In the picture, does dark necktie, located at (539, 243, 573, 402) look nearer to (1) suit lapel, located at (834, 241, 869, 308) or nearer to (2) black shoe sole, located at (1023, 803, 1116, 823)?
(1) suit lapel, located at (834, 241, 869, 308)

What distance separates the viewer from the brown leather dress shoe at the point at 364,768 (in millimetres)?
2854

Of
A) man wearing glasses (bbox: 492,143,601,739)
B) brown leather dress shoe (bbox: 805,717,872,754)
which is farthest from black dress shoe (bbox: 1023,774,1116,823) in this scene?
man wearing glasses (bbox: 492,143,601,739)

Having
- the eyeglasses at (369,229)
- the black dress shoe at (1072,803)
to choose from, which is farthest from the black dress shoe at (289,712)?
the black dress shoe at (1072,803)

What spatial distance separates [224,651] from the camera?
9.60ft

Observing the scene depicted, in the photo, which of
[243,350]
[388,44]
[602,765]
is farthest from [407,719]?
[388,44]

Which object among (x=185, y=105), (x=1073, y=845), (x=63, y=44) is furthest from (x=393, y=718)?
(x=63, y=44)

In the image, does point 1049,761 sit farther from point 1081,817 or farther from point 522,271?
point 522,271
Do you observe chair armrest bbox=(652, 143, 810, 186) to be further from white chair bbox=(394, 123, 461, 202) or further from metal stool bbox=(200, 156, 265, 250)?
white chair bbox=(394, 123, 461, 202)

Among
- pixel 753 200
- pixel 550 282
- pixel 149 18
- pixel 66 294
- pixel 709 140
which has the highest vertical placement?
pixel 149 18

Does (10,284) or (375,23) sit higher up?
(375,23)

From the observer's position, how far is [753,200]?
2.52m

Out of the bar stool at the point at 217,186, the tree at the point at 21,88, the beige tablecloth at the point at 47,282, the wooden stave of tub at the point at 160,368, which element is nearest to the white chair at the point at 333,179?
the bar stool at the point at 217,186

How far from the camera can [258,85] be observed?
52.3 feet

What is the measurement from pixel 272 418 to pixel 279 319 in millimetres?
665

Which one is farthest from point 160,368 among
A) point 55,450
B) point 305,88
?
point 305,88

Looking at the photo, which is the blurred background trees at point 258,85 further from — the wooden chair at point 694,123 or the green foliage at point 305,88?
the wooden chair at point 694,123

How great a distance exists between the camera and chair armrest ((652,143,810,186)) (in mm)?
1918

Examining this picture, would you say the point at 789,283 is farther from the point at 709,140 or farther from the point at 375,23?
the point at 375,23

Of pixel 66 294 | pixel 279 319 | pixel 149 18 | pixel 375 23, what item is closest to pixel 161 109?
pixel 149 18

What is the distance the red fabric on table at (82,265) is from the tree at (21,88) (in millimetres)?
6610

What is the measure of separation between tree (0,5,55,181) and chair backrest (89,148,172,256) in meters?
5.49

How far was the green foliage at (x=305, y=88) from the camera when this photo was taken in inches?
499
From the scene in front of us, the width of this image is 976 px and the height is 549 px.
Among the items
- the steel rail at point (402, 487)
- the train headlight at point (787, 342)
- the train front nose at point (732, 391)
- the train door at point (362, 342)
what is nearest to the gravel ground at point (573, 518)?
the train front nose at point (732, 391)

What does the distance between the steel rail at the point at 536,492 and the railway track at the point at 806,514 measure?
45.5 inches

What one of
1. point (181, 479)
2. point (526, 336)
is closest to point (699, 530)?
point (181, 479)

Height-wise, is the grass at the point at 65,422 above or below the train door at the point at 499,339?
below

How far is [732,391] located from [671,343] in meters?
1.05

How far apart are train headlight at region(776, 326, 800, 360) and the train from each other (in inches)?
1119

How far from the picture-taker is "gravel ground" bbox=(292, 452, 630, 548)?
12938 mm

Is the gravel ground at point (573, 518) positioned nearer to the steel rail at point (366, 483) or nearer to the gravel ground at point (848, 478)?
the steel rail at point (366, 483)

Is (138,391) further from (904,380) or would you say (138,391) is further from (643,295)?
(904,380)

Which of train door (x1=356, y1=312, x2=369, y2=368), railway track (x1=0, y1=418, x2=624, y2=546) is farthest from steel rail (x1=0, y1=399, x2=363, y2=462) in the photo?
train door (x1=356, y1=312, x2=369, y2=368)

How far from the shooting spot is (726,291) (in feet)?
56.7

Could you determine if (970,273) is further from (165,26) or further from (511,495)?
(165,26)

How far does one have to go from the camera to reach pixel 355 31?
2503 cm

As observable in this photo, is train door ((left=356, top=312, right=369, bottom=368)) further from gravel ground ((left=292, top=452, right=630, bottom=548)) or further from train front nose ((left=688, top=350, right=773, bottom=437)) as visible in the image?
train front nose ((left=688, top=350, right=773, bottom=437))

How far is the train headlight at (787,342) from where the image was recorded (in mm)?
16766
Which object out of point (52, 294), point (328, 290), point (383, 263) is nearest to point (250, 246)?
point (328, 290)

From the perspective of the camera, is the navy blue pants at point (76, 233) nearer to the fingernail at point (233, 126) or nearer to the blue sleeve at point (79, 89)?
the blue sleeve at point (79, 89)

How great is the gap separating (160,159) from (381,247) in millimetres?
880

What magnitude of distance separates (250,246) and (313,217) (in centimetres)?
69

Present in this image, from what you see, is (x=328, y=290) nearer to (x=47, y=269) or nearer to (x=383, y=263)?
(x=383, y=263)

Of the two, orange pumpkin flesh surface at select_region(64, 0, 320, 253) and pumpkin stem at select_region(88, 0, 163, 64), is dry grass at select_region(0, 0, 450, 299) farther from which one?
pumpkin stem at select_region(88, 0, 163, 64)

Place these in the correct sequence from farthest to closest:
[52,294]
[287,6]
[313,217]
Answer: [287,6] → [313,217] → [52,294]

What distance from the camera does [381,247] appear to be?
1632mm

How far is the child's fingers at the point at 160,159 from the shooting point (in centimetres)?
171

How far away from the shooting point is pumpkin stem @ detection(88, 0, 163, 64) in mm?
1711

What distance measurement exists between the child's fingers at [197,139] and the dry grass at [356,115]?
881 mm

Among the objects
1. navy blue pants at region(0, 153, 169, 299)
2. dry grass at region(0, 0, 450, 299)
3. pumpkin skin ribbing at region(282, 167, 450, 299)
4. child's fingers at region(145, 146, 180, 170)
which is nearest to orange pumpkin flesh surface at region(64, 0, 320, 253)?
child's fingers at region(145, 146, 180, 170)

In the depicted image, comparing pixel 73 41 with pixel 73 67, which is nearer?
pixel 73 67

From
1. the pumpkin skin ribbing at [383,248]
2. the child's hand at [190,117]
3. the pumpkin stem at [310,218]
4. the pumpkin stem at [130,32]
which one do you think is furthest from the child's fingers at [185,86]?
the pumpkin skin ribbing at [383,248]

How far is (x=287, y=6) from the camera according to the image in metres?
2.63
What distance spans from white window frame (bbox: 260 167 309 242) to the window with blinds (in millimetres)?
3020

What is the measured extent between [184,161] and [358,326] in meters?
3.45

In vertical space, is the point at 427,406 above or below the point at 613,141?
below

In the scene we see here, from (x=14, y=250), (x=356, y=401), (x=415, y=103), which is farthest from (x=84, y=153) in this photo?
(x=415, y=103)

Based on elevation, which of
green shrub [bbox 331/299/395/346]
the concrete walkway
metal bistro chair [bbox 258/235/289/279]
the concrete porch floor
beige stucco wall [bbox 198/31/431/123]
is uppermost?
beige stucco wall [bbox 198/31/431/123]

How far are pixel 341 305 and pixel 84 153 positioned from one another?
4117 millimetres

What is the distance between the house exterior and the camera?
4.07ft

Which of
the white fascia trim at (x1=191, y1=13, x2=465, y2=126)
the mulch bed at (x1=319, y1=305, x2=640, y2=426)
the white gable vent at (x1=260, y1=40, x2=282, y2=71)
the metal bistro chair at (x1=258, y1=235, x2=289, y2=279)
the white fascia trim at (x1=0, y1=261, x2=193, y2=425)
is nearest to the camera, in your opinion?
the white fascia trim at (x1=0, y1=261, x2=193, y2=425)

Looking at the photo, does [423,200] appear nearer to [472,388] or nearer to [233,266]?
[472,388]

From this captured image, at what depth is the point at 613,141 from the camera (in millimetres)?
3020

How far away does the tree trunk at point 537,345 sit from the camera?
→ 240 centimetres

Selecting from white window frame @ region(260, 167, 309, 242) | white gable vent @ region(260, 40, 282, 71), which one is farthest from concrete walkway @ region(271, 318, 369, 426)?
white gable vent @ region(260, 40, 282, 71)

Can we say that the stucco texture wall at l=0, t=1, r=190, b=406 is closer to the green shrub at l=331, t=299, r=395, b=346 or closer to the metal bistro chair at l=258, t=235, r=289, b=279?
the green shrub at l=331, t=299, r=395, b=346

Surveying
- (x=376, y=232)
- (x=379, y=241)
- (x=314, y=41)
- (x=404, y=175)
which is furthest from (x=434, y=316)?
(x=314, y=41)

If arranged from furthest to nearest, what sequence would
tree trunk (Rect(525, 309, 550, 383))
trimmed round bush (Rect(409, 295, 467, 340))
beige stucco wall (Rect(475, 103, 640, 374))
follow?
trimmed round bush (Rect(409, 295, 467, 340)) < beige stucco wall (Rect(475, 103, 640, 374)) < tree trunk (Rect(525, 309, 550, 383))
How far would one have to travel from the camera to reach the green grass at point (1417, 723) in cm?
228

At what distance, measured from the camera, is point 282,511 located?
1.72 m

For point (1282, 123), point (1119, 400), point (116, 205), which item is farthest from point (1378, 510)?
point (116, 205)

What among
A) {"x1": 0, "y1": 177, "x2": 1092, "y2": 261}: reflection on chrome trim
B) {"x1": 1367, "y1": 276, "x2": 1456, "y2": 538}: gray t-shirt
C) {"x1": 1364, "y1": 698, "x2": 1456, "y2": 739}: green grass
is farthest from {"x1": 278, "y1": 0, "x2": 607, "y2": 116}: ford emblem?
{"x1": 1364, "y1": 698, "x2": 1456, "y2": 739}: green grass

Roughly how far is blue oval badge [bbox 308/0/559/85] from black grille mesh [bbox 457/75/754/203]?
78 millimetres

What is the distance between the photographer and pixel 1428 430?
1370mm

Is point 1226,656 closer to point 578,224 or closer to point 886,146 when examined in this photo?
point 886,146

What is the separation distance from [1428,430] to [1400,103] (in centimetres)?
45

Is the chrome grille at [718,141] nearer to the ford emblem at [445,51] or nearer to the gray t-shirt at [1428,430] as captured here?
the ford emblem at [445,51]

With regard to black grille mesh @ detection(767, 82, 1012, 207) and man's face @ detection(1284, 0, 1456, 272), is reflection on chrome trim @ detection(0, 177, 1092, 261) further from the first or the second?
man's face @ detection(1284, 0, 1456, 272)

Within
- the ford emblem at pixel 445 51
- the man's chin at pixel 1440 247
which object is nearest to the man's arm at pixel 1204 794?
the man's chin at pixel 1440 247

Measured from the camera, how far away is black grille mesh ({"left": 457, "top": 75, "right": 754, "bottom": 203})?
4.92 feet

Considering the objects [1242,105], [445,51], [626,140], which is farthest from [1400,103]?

WRITTEN TASK: Locate the line that contains "With regard to". Repeat it and every line after it, up to and including the final line, exactly.

COMPLETED EXERCISE:
With regard to black grille mesh @ detection(767, 82, 1012, 207) and man's face @ detection(1284, 0, 1456, 272), is reflection on chrome trim @ detection(0, 177, 1092, 261) further from the first or the second?
man's face @ detection(1284, 0, 1456, 272)

Within
- the ford emblem at pixel 445 51
- the man's chin at pixel 1440 247
which object is nearest to the man's arm at pixel 1204 794?
the man's chin at pixel 1440 247

Measured from the camera, how far away is black grille mesh ({"left": 457, "top": 75, "right": 754, "bottom": 203})?
4.92 feet

Considering the objects [1242,105], [445,51], [626,140], which is farthest from [1400,103]?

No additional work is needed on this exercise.